You can’t go far nowadays without coming across another attempt to bring opera to the masses. But I still didn’t expect to see Mozart packing them in at Heaven.

The reason for the success of his 1787 opera, Don Giovanni, at “London’s gay night-spot” was clear to see. This was proper opera, beautifully and thrillingly sung, but made accessible to a non-Covent Garden crowd in a heavily cut, gay version (with a new English libretto by distinguished writer Ranjit Bolt) set in the Soho club scene of the 1980s. After the event I found myself wondering why Don Giovanni hadn’t been given a makeover before. It’s Mozart’s most popular opera, with hit tunes (you’ll almost certainly know the duet, ‘There We Will Entwine Our Hands’, and Don’s toe-tapping ‘Champagne’ aria), and it’s about serial Spanish shagger Don Juan.

What delighted the Heaven audience, who roared their approval, was that nobleman Don (strongly sung by the muscular and sometimes shirtless Duncan Rock – yes, he admitted on GaydarRadio, he does work out) was now a gay club owner, who picks up his male partners on Hampstead Heath and Clapham Common. Apart from Don, men sang the female parts and vice versa. Don’s servant Leporello became his P.A. Leo, sung by Zoë Bonner. It all worked perfectly well, in fact it worked to such an extent that, under the right circumstances (read on), I think I’d see this version again rather than the original.

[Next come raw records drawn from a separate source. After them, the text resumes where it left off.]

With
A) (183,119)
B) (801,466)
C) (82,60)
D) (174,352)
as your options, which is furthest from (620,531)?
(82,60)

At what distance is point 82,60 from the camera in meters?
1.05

Although known as a lover, the Don in Don Giovanni is a nasty piece of work. He commits murder in the first scene and throughout the show it looks as though he’s going to get away with it. I won’t reveal his ridiculous come-uppance because, if you don’t know the opera, you won’t be expecting it. It was one of several great set-pieces in director Dominic Gray’s cheeky re-interpretation. When the good guys came in disguise to Don’s club, to collect evidence, they dressed as the Village People. Everyone then went into Mozart’s Minuet, adapted by Vince Clarke. (Yes, Vince Clarke of Erasure). The lyrics, when they could be heard, were outrageous. “Fruits are for plucking/Boys are for fucking”, sang Don. At the party scene, where superbly sculpted stripper Damola Onadeko served drugs on a silver salver, a guest sang, “You’re looking exhausted. Try some speed.” Then again, nothing was that far removed from the original scenario with its non-stop boozing and bonking.

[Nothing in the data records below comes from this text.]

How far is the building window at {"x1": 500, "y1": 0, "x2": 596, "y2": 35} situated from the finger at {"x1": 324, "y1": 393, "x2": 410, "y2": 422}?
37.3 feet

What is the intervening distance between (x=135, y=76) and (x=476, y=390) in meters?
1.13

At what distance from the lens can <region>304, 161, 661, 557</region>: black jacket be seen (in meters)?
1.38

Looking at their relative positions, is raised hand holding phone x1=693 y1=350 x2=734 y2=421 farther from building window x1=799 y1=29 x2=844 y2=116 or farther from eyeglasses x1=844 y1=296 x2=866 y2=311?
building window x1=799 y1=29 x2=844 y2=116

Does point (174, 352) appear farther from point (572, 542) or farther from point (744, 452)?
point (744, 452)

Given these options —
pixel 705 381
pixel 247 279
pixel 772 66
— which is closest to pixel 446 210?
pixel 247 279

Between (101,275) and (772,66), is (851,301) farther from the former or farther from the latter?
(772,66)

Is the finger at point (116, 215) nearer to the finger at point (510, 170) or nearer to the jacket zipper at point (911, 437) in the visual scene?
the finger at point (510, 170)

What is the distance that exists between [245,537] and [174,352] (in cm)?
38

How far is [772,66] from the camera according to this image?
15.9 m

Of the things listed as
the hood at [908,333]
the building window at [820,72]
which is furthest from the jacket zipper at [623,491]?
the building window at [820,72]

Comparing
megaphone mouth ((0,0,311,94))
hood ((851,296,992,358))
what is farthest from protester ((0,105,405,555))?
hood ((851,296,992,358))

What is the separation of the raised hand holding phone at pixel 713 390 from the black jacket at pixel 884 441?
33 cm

My only gripe is that the production was a victim of its own success. It was done as a promenade performance and in theory the audience could travel with the players from peep show to nightclub to Wimpy bar. But we were in fact packed shoulder-to-shoulder on to Heaven’s main floor making any movement pretty much impossible. If the singers were on the opposite side of the room with their backs to us, we couldn’t see or hear them. Don Giovanni began as a short entertainment performed in Trafalgar Square for the 2009 Pride and there are plans for another Pride show this year. But wouldn’t it be a good idea to place it in a theatre setting? Then we could all sit down and watch the whole thing on stage. But I don’t want to appear old-fashioned.